Chapter 585

Hassan, at 44, felt the desert grit scratch against his weathered skin. He adjusted his keffiyeh, shielding his face from the unrelenting sun. Decades he'd spent in these sandy wastes, yet it never got easier. He scanned the horizon. Nothing. Just endless sand.

"Just like yesterday," he muttered.

He tightened his grip on the old Enfield rifle slung over his shoulder. This wasn't just a trek for rare desert flowers this time. The village elders had entrusted him with a grim task: track and eliminate the landogadon.

A shadow crossed his face, briefly shielding his eyes from the sun's harsh intensity. He stopped, the silence amplifies the rapid beating of his heart. He scanned the flat expanse. This was their hunting ground.

Landogadons. The very name whispered in the village carried the sting of terror. Desert sharks. Creatures of nightmare.

His grandfather had spun the oldest story of landogadon attacks as a kid. They burrowed beneath the dunes, sensing vibrations, exploding upward to devour their prey. The stories were just fables, he'd thought then. Now, those childhood fears felt very real.

He walked onward. The sun beat down, reflecting off the sand in a shimmering heat haze. Every shadow seemed to writhe, every ripple in the dunes looked like a predator's wake. Hassan wiped sweat from his brow. He needed water.

He reached his designated point for the day's journey and sat, opening his canteen and taking a long drink. Water was life here. Each drop precious.

A slight sound made him stiffen, a soft thrum beneath the sand. A tremor in the earth beneath his bare ankles.

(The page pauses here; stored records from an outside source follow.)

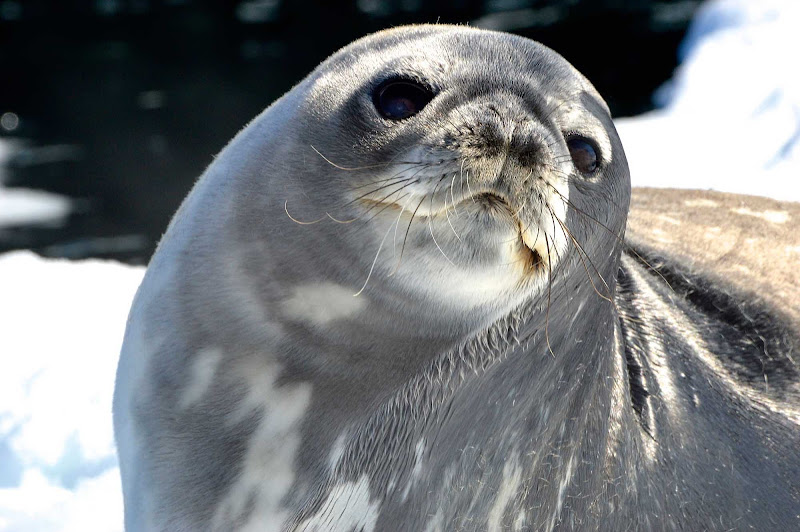 A seal encountered on an expedition cruise to Antarctica.
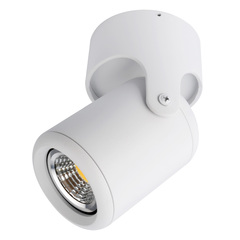 Светильник точечный Arte Lamp Libra A3316PL-1WH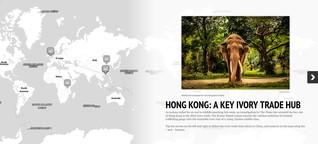 torial Blog | Schritt für Schritt zur Webreportage: StoryMap
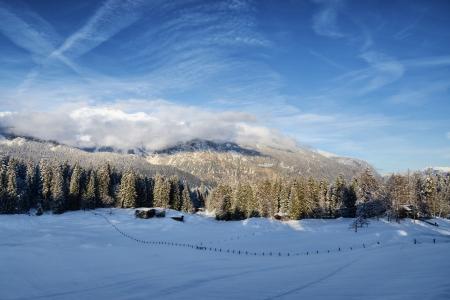 snowy alpine meadow Stock Photo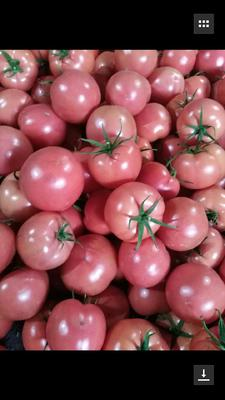 山东省青岛市平度市硬粉番茄 精品 弧二以上 硬粉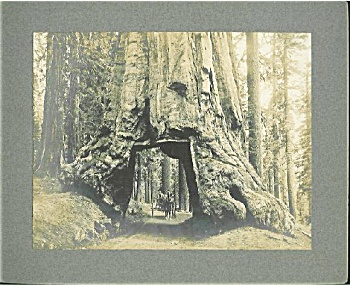 ANTIQUE PHOTO – GIANT REDWOOD DRIVE THROUGH. (Image1)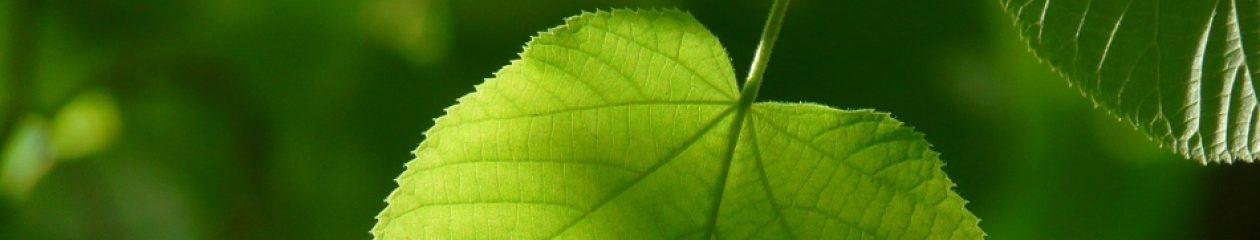 Detersivi Ecologici & altri argomenti…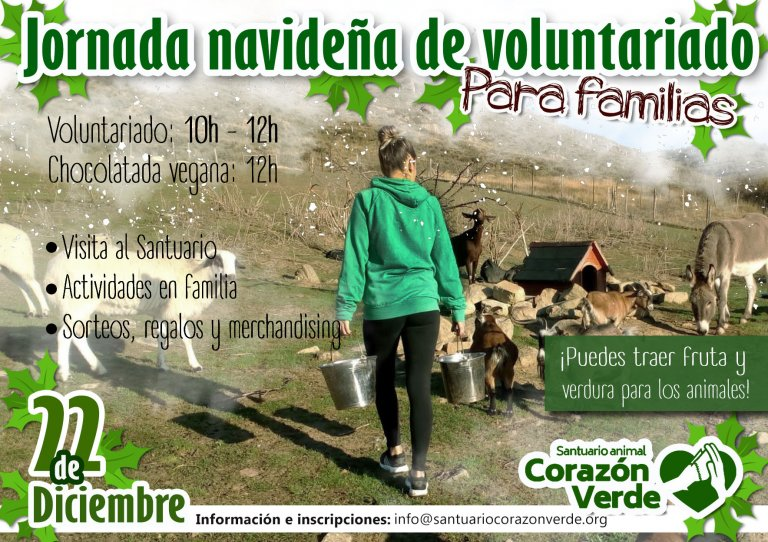 VOLUNTARIADO NAVIDEÑO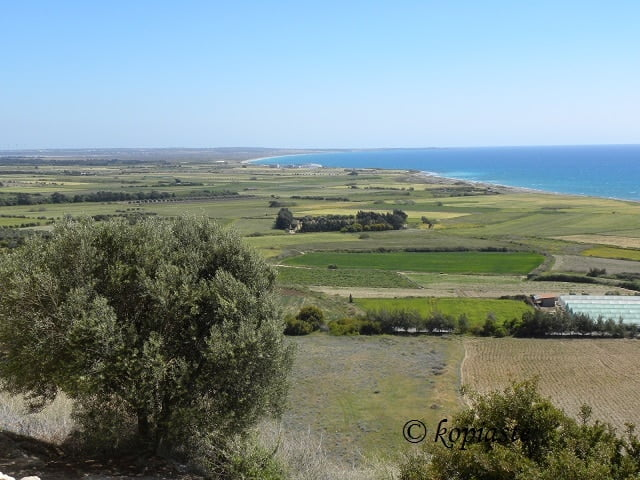 Coast of Akrotiri from Kourion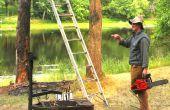 Comment faire pour couper un arbre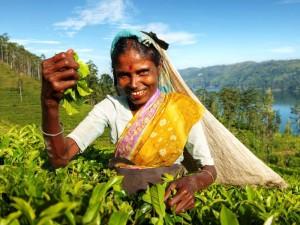 Eine Teepflückerin im Sari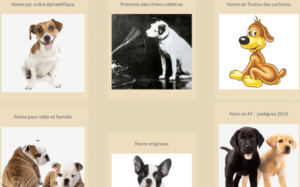 screenshot-www-nom-de-chien-com-2016-06-08-15-29-44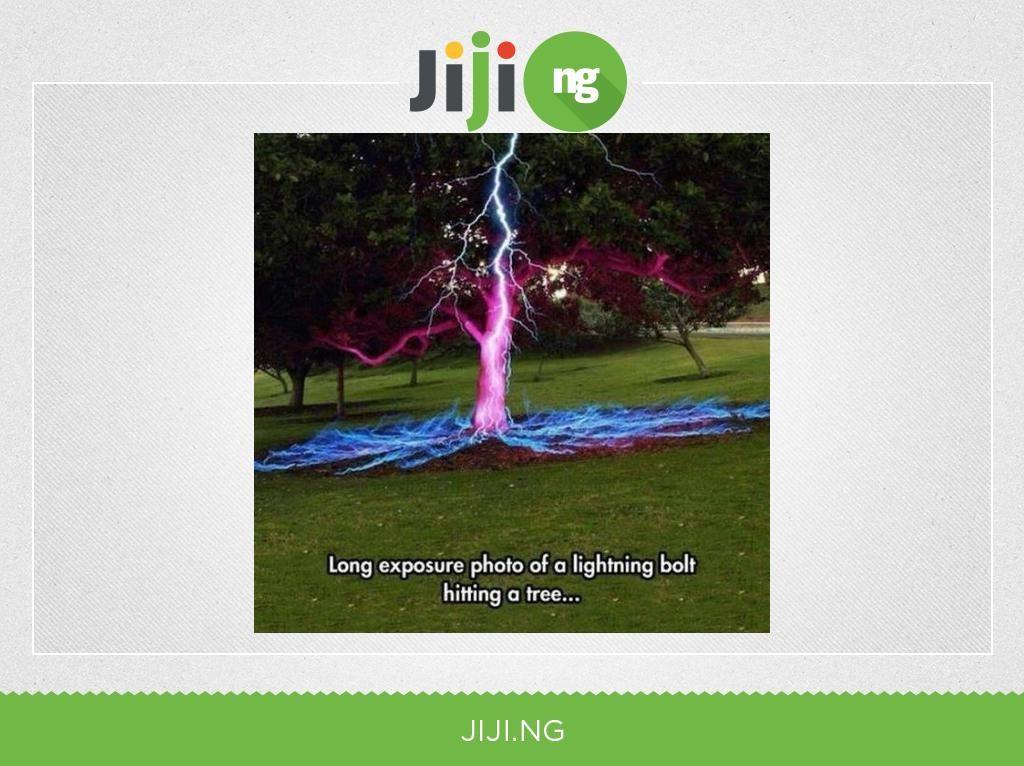 lightning struck the tree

He bolted to his feet. No flowers grew here. He'd specifically moved to a completely flat spot so nothing would be covering anything. He strained his ears, listening.

The vibration came again, stronger this time, faster.

He chambered a round in his rifle. "Show yourself, you beast!" he yelled into the emptiness.

The sand erupted directly in front of him, a gaping maw filled with rows of razor teeth tearing through the surface. It was wider than any well. A landogadon.

He barely had time to register its horrifying presence before it lunged, its immense jaws snapping shut just inches from his leg.

Hassan stumbled back, firing his rifle. The bullet struck true, but the landogadon barely flinched. It thrashed, sending sand flying, then submerged back into the dune.

"Damn!" he cursed, his voice raspy.

He scrambled behind a rocky outcrop, adrenaline coursing through his veins. He knew how they hunted: ambush and relentless pursuit. There wasn't much he could do, as they are much faster. The heat played games with his vision. Was that rippling sand, or his mind?

He glanced around, his heart beginning to beat a little faster. How was he supposed to beat a giant sandshark? The rifle won't take it down, and his knives may tickle it, but nothing more. It wasn't the kind of opponent one could beat with force or even magic. The only thing he could do was...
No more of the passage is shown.